Wednesday, June 3, 2009

Psalm 150


" Praise the Lord! Praise God in his sanctuary; praise him in his mighty heavens! Praise him for his mighty deeds; praise him according to his excellent greatness! Praise him with trumpet sound; praise him with lute and harp! Praise him with tambourine and dance; praise him with strings and pipe! Praise him with sounding cymbals; praise him with loud clashing cymbals! Let everything that has breath praise the Lord! Praise the Lord!" (Psalm 150, ESV)



Wow, I think the psalmist managed to put every instrument of the ancient world in here. I suppose he felt the need to hammer his point home. Let’s start with all the instruments and then end up back at the beginning.

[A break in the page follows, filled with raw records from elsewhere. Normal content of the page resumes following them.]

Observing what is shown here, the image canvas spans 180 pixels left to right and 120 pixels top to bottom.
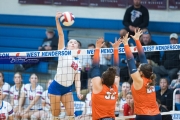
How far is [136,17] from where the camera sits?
15914 mm

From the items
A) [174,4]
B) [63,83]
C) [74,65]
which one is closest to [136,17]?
[174,4]

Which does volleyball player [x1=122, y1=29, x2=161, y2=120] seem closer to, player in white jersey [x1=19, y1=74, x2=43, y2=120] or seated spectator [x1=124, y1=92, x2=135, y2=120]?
seated spectator [x1=124, y1=92, x2=135, y2=120]

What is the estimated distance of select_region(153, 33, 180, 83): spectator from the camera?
1454 cm

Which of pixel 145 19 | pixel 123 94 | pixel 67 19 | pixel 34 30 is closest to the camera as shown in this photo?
pixel 67 19

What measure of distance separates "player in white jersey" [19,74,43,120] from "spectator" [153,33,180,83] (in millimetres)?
2595

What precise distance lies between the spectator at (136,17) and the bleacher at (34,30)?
0.54 meters

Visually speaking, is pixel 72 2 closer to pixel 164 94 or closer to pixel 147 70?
pixel 164 94

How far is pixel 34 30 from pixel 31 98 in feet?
10.9

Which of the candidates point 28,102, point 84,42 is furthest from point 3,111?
point 84,42

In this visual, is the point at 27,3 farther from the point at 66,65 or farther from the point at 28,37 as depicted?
the point at 66,65

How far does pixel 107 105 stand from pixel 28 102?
427 cm

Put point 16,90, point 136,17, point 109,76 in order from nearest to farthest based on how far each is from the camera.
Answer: point 109,76 → point 16,90 → point 136,17

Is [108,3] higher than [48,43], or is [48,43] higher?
[108,3]

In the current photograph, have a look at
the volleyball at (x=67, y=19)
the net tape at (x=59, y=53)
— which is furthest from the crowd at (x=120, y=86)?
the volleyball at (x=67, y=19)
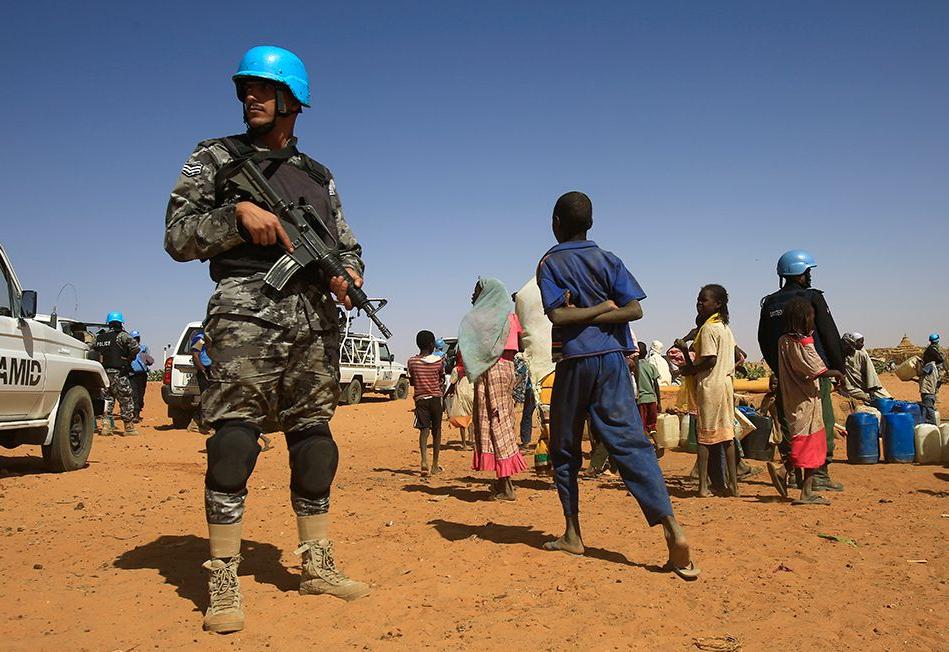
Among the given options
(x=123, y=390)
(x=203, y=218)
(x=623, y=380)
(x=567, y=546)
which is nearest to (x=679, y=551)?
(x=567, y=546)

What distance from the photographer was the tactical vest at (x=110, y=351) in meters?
13.6

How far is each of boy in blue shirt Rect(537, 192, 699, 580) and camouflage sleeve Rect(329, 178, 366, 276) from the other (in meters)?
1.20

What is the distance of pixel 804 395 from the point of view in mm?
6426

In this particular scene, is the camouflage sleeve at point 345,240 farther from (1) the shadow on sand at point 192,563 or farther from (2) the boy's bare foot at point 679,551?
(2) the boy's bare foot at point 679,551

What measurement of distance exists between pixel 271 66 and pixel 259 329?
3.92 feet

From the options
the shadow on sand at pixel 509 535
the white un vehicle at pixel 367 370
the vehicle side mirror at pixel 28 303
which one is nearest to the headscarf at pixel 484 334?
the shadow on sand at pixel 509 535

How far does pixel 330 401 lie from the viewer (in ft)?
11.6

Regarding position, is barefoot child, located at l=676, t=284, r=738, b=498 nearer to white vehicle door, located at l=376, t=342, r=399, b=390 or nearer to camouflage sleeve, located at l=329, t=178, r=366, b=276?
camouflage sleeve, located at l=329, t=178, r=366, b=276

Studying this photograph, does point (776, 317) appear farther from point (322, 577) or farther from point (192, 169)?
point (192, 169)

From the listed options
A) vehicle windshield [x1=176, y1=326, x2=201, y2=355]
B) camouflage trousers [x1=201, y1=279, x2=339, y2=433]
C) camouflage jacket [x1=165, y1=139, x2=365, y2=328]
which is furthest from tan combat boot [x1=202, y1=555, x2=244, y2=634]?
vehicle windshield [x1=176, y1=326, x2=201, y2=355]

Ah, the trumpet! What a biblically foundational instrument to play. Trumpet players must be in a higher echelon of God’s people…. JK. We first hear about the trumpet inExodus 19:16-20, where the trumpet announces the coming presence of the Lord. The trumpet was used to call the people of Israel (Lev 23:24Num 10:2Num 10:8). Also, the trumpet was used often in war, but I think it’s important to notice the significance of Num 10:9. The trumpet was used so the people might be remembered before the Lord. Fast forward to the New Testament, and we see in 1 Thess 4:16that the Lord’s coming again will be announced by the sound to the trumpet of God.


Next we praise Him with the lute and harp. Unfortunately we don’t actually know what any of these instruments looked or sounded like. We can infer, but that’s it. When I think of a lute, it’s almost like a guitar with a whole lot of strings, but like I said, that’s speculation. The harp referred to here is the lyre.. I think I’ve got a mental picture of these two instruments, but then I read 1 Chr 16:28 where it says they made loud music on harps and lyres (same Hebrew words). I had pictured these stringed instruments as being a soft sound, but perhaps not. I would guess the author is simply poetically contrasting the “brass” (actually likely a ram’s horn, although in Numbers the Israelites were instructed to make 2 silver trumpets) with the stringed instruments.



Boy, I hate to even bring up the next verse in the Baptist church……. 

;-)
The tambourine was an instrument associated closely with dance. We see dance as a part of praise throughout the bible in places like 1 Chr 16:29 where David was being undignified in his praise to the Lord. We get the picture from the ensuing argument with his wife that fear of man should not drive our worship, but rather our reaction to the Lord. How much does the fear of man drive our worship today? Say you’re a person who likes to raise their hands in worship? It’s a biblical expression in worship (Ps 28:2Ps 134:2Lam 3:411 Tim 2:8). Some people feel called to lift their hands in worship, some don’t. Both are okay, it’s accepted in the Bible, but it’s not commanded in the Bible. If you were a person called to raise hands in worship, and you were in a congregation with hands down, would you raise your hands? Why not?


The same case of using every instrument we have at our disposal is again built with the cymbals. Clashing cymbals aren’t the most elegant of instruments. There isn’t a lot that you can communicate with a cymbal. There is no finesse to a cymbal. Cymbals are not poetic, or orderly for that matter. Yet the psalmist says that we can praise the Lord in cymbals. For whom do you crash the cymbal? Do you draw attention to the Lord, or yourself?


So who should be doing all of this praising? Everything that has breath!!!! We look forward to the day when every tribe, and every nation and every tongue will confess that Jesus is Lord. How wonderful it will be before the throne, in His sanctuary Praising the Lord.